Specifying models using model builder

Treelite supports loading models from major tree libraries, such as XGBoost and scikit-learn. However, you may want to use models trained by other tree libraries that are not directly supported by Treelite. The model builder is useful in this use case.

What is the model builder?

The ModelBuilder class is a tool used to specify decision tree ensembles programmatically.

Example: Regressor

Consider the following regression model, consisting of two trees:

../_images/builder_toy1.svg../_images/builder_toy2.svg

Note

Provision for missing data: default directions

Decision trees in Treelite accomodate missing data by indicating the default direction for every test node. In the diagram above, the default direction is indicated by label “Missing.” For instance, the root node of the first tree shown above will send to the left all data points that lack values for feature 0.

For now, let’s assume that we’ve somehow found optimal choices of default directions at training time. For detailed instructions for actually deciding default directions, see Section 3.4 of the XGBoost paper.

Let us construct this ensemble using the model builder. First step is to assign unique integer key to each node. In the following diagram, integer keys are indicated in red. Note that integer keys need to be unique only within the same tree.

../_images/builder_toy1_1.svg../_images/builder_toy2_1.svg

Next, we create a model builder object by calling the constructor for ModelBuilder with some model metadata.

import treelite
from treelite.model_builder import (
  Metadata,
  ModelBuilder,
  PostProcessorFunc,
  TreeAnnotation,
)
builder = ModelBuilder(
  threshold_type="float32",
  leaf_output_type="float32",
  metadata=Metadata(
    num_feature=3,
    task_type="kRegressor",  # Regression model
    average_tree_output=False,
    num_target=1,
    num_class=[1],   # Set num_class=1 for regression model
    leaf_vector_shape=(1, 1),  # Each tree outputs a scalar
  ),
  # Every tree generates output for target 0, class 0
  tree_annotation=TreeAnnotation(num_tree=2, target_id=[0, 0], class_id=[0, 0]),
  # The link function for the output is the identity function
  postprocessor=PostProcessorFunc(name="identity"),
  # Add this value for all outputs.

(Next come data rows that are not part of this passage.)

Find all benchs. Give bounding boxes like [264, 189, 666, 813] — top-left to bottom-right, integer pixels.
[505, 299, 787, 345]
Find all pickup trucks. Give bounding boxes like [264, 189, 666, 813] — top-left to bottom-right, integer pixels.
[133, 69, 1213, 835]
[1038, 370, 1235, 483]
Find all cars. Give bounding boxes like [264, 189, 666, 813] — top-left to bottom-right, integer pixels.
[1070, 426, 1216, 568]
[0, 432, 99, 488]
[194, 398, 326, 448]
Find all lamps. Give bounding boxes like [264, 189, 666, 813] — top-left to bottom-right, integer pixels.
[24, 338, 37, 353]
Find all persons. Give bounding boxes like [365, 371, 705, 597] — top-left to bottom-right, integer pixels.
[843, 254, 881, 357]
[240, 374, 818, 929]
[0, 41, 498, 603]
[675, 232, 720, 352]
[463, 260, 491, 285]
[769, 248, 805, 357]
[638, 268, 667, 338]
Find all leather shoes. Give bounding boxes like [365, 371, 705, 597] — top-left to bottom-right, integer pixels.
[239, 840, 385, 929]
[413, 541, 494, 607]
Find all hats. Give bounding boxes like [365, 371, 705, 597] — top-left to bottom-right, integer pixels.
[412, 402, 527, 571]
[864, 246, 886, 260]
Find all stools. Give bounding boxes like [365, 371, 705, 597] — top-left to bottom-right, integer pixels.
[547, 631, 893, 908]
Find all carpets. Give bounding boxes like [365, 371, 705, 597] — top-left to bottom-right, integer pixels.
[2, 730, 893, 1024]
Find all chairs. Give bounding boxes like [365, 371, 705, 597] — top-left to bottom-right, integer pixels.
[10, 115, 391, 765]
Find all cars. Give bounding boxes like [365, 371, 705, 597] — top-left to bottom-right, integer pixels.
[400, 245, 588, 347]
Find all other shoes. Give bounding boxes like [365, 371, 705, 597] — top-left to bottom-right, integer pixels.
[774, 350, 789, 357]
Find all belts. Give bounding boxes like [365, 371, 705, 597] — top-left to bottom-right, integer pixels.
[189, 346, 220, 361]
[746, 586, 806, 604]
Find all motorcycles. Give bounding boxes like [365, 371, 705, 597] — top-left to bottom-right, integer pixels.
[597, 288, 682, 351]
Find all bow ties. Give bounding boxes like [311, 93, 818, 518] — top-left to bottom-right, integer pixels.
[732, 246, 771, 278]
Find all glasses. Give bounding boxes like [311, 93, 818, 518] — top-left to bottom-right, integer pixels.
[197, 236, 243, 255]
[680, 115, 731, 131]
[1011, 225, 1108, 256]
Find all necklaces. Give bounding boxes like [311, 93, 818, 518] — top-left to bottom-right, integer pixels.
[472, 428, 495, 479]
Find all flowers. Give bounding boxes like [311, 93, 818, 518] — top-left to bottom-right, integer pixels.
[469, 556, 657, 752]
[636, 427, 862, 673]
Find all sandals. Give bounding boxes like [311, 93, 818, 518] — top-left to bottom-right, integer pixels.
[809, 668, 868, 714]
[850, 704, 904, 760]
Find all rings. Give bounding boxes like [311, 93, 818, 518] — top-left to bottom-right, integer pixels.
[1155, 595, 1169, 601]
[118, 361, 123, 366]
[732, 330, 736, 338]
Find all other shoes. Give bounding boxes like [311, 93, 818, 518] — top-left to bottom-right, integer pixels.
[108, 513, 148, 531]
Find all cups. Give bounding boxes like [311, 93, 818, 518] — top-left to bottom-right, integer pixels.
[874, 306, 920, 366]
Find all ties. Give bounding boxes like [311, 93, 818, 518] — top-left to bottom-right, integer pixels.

Also known as the intercept.
  base_scores=[0.0],
)

The model generates output for a single output target, so we set num_target=1. Also, the model produces a continuous output, so we set num_class=[1]. num_class is an array because each output target has a unique number of classes. We will later look at an example where a model produces multiple output targets.

For tree_annotation field, specify the number of trees you will build via num_tree argument. Set target_id=[0] * num_tree and class_id=[0] * num_tree, since each tree produces output for Target 0, Class 0. Later, we will look an example where the tree model produces outputs for multiple targets and multiple classes.

With the builder object, we are now ready to construct the trees.

# Tree 0
builder.start_tree()
# Tree 0, Node 0
builder.start_node(0)
builder.numerical_test(
  feature_id=0,
  threshold=5.0,
  default_left=True,
  opname="<",
  left_child_key=1,
  right_child_key=2,
)
builder.end_node()
# Tree 0, Node 1
builder.start_node(1)
builder.numerical_test(
  feature_id=2,
  threshold=-3.0,
  default_left=False,
  opname="<",
  left_child_key=3,
  right_child_key=4,
)
builder.end_node()
# Tree 0, Node 2
builder.start_node(2)
builder.leaf(0.6)
builder.end_node()
# Tree 0, Node 3
builder.start_node(3)
builder.leaf(-0.4)
builder.end_node()
# Tree 0, Node 4
builder.start_node(4)
builder.leaf(1.2)
builder.end_node()
builder.end_tree()

# Tree 1
builder.start_tree()
# Tree 1, Node 0
builder.start_node(0)
builder.numerical_test(
  feature_id=1,
  threshold=2.5,
  default_left=False,
  opname="<",
  left_child_key=1,
  right_child_key=2,
)
builder.end_node()
# Tree 1, Node 1
builder.start_node(1)
builder.leaf(1.6)
builder.end_node()
# Tree 1, Node 2
builder.start_node(2)
builder.numerical_test(
  feature_id=2,
  threshold=-1.2,
  default_left=True,
  opname="<",
  left_child_key=3,
  right_child_key=4,
)
builder.end_node()
# Tree 1, Node 3
builder.start_node(3)
builder.leaf(0.1)
builder.end_node()
# Tree 1, Node 4
builder.start_node(4)
builder.leaf(-0.3)
builder.end_node()
builder.end_tree()

It is important to declare the start and end of each tree and node by calling start_* and end_* methods. Failure to do so will generate an error.

Note

The first node is assumed to be the root node

You may specify the nodes in a tree in an arbitrary order. There is one requirement however: the first node to be specified is always assumed to be the root node. In the example above, node 0 is the root node because it is specified the first.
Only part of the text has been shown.